Company Name: NeoLogic Sector: Semiconductor Technology / AI Infrastructure Description of Product/Service: NeoLogic develops next-generation AI data center processors using its proprietary Quasi-CMOS technology. This innovation delivers groundbreaking improvements in power, speed, and area (PPA) efficiency, reducing power consumption by up to 25% while enhancing performance. NeoLogic’s processors address the increasing computational demands of AI-driven workloads in data centers, offering sustainable solutions for cloud providers and advancing beyond traditional semiconductor design limitations. Investment amount + total: Undisclosed Founding Year: 2021 Reasoning why this is their year: NeoLogic is transforming the semiconductor industry with its proprietary Quasi-CMOS technology, which delivers groundbreaking improvements in power, speed, and area (PPA) for AI-driven data centers. By reducing power consumption by up to 25% and significantly improving chip performance, NeoLogic addresses the rising operational and environmental costs faced by data centers globally.
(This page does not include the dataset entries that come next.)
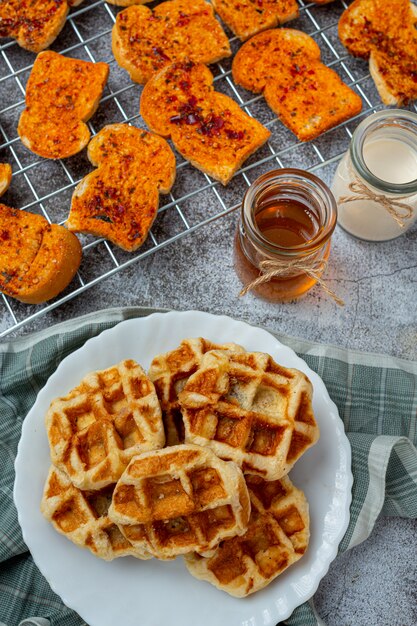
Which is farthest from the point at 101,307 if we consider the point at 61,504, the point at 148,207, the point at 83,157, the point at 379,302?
the point at 379,302

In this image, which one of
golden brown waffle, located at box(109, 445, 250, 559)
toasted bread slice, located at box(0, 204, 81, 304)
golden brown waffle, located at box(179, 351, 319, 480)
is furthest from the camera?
toasted bread slice, located at box(0, 204, 81, 304)

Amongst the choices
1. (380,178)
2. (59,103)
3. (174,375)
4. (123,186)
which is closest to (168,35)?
(59,103)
With strategic partnerships with industry leaders, NeoLogic is positioned to leapfrog Moore’s Law, creating processors that are not only more efficient but also future-proof.
Company Name: Dono Sector: Property Technology (PropTech) / Real Estate Transactions Description of Product/Service: Dono leverages advanced AI to optimize property transactions by streamlining processes like title searches, fraud prevention, and ownership verification. Its platform provides tailored modular pricing for high-value clients and integrates financial data to enhance operational efficiency. Dono's solutions help title companies and insurers reduce costs, improve accuracy, and manage property transactions more effectively, redefining the real estate transaction lifecycle. Investment amount + total: Undisclosed Founding Year: 2023 Reasoning why this is their year: Dono is revolutionizing the property transaction ecosystem through advanced AI-driven solutions. The platform enhances efficiency in title searches, fraud detection, and ownership verification, addressing some of the most persistent challenges in the real estate industry. By offering tailored modular pricing for high-value clients and partnering with financial data providers, Dono has already gained traction among leading U.S. real estate firms.